And now a word about menopause. According to Christiane Northrup’s The Wisdom of Menopause: Creating Physical and Emotional Health During the Change, women with emotional issues they haven’t faced yet often have more uncomfortable physical symptoms during menopause. She tells story after story of patients of hers who came in with physical symptoms, who turned out to have marital problems they were ignoring or an unhealthy family relationship they weren’t dealing with, etc. Women with unresolved emotional pain seem to struggle the most with unpleasant physical symptoms in our middle age.
This gives me yet one more reason to work on my personal problems and painful emotions. I’m perimenopausal now, at the age of 47, and the big change is coming. I’m guessing it’s maybe four or five years away. Menopause is the time at which someone STOPS menstruating. Perimenopause can last any number of years leading up to that, during which a woman can feel her body changing, but still gets her period.

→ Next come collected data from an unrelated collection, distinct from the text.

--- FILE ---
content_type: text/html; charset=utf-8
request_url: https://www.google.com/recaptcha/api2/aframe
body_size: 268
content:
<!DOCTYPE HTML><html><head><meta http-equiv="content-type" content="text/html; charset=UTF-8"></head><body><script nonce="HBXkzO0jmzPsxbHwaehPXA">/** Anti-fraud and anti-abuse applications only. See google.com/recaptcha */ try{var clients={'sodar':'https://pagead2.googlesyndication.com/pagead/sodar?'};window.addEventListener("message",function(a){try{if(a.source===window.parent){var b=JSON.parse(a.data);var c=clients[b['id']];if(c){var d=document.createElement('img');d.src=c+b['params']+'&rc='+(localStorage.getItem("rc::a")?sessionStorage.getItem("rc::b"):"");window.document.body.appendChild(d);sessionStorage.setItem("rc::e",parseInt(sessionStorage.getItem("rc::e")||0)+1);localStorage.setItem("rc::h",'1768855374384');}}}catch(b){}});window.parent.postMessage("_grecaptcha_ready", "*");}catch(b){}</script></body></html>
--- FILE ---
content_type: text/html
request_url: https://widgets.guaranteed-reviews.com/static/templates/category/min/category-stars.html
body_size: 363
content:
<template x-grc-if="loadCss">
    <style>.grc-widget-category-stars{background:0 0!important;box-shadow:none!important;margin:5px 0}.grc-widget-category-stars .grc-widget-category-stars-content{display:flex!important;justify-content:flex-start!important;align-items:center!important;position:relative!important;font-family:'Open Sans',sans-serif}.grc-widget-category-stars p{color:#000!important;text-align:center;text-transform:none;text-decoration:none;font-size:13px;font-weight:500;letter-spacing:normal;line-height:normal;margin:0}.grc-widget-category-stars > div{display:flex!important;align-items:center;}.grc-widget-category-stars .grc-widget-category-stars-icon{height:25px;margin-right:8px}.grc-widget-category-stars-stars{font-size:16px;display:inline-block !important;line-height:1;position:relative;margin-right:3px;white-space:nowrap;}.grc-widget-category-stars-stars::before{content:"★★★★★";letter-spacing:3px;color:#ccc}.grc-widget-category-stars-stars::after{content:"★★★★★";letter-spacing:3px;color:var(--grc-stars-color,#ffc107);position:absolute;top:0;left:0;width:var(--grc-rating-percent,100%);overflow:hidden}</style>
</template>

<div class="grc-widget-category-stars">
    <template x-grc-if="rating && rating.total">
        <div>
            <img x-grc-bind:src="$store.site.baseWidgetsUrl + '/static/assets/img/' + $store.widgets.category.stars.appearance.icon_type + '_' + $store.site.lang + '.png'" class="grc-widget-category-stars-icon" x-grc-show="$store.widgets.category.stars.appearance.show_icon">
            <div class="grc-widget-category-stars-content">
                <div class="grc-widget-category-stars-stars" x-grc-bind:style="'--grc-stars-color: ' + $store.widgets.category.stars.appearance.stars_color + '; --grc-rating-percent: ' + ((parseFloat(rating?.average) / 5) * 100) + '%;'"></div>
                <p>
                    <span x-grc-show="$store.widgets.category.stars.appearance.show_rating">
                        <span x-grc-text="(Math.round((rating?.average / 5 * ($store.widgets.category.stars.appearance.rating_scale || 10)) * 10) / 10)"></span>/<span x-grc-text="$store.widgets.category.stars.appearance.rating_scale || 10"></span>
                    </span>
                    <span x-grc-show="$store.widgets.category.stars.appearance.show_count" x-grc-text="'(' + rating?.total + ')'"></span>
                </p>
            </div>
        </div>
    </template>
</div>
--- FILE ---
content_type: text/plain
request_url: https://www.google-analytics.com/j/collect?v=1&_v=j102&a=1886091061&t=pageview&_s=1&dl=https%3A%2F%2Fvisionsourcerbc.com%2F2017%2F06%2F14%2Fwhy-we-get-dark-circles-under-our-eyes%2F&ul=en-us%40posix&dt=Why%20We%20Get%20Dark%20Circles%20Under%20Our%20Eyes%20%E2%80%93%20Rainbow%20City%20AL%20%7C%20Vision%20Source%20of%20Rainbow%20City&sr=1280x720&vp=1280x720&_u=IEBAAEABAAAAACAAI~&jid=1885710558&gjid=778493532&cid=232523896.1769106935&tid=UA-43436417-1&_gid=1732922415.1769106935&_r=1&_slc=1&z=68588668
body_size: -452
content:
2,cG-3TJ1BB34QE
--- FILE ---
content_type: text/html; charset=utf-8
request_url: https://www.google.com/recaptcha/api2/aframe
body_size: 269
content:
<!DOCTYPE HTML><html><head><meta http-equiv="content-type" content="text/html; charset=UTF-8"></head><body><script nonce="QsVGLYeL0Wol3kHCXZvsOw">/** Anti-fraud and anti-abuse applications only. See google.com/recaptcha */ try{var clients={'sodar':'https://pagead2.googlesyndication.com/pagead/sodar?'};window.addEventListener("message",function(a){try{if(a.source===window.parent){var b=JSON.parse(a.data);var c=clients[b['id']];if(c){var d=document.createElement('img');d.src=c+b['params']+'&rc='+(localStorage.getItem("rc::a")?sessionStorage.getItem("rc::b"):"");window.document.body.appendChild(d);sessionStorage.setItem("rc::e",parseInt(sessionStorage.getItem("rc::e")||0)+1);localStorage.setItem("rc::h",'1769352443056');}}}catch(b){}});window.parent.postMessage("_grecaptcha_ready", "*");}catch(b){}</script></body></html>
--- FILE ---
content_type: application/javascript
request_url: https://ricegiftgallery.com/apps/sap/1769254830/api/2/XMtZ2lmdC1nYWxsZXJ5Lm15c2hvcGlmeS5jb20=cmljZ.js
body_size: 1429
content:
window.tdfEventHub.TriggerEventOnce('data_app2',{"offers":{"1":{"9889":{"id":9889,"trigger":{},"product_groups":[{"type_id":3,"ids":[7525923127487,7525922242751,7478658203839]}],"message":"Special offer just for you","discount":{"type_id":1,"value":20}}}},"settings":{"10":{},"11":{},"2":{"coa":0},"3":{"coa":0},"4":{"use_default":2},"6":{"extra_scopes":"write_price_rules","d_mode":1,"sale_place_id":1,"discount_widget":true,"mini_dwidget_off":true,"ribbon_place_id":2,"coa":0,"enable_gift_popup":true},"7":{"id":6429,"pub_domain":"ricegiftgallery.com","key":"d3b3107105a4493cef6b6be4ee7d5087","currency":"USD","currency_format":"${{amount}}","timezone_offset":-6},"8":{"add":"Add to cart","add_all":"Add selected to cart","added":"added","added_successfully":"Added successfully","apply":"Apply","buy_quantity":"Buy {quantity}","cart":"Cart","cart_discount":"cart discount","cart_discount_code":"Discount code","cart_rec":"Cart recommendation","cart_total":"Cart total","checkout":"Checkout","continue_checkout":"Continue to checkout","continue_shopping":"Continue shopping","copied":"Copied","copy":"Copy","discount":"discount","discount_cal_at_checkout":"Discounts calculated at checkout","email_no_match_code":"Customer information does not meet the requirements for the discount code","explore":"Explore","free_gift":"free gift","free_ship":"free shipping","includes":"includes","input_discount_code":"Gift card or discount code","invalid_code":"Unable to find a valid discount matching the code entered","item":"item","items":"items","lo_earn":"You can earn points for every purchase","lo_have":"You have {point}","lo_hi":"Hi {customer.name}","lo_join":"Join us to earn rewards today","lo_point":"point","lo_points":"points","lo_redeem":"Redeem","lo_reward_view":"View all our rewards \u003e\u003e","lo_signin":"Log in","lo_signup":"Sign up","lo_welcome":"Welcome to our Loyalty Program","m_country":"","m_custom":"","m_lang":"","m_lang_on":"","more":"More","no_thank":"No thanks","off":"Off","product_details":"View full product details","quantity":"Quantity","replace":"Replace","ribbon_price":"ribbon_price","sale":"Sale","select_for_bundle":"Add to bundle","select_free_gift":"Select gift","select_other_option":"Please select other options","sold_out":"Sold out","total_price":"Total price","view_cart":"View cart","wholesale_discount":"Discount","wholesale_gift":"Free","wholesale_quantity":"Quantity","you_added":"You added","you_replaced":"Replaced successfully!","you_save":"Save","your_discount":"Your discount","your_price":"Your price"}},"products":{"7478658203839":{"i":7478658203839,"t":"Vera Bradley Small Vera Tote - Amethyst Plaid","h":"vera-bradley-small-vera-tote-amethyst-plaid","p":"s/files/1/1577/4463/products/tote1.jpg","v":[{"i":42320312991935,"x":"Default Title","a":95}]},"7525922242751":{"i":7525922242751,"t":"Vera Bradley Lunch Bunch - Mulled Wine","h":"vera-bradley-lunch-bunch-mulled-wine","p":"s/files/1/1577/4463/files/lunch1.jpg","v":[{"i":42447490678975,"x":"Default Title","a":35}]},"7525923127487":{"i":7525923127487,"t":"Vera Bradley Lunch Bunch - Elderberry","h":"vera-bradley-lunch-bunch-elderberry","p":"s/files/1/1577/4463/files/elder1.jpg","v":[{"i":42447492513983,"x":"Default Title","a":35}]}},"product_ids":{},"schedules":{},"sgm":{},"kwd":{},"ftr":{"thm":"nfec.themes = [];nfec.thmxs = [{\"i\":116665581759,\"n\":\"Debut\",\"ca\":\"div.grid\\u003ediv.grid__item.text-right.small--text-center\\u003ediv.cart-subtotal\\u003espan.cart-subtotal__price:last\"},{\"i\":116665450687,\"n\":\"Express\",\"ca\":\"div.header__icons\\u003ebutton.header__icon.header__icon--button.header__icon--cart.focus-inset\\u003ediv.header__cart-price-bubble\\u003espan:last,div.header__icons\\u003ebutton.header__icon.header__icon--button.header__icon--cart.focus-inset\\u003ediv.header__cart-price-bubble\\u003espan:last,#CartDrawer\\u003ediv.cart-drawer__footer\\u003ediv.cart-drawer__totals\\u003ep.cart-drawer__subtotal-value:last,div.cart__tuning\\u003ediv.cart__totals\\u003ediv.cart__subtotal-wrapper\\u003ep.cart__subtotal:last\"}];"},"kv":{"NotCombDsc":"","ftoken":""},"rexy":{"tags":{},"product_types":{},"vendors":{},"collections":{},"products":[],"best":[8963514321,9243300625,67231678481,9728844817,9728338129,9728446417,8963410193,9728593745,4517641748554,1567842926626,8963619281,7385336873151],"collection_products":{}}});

For three years now I’ve been in perimenopause and for me it feels like this: I feel too warm all the time. They aren’t hot flashes because I constantly feel this way. My apartment — where I live alone fortunately — is permanently several degrees cooler than most people would want. I keep the temperature in my bedroom below 68 degrees (Fahrenheit) when I sleep and in the morning as I rush around to get ready for work, I throw open windows and doors, trying to bring in the 50- or 40-degree (F) air. As I type this I’m sitting in the crossbreeze of two open windows, with windy 44 degree air blowing through. And I’m naked. I’m not kidding. I just took an AM shower and no matter how cool I make the water, I always come out of those perspiring. And no, I never get sick from doing this kind of thing.
With various kinds of therapies and support groups, I’m constantly working through personal issues, improving my relationships with others and finding the routines that make my body as healthy as it can be. I feel confident that my menopause will be quite comfortable, except for maybe this perspiration problem. It’s annoying and embarrassing (everyone I know is used to me wiping my face and waving a handheld fan around), but I can live with it. There are far worse symptoms to suffer through, so I’m grateful for mine. It means I have to be careful about not offending others, but at least I don’t need a winter wardrobe yet. It’s autumn in Chicago, but I’m still wearing my summer tops and feeling perfectly comfortable.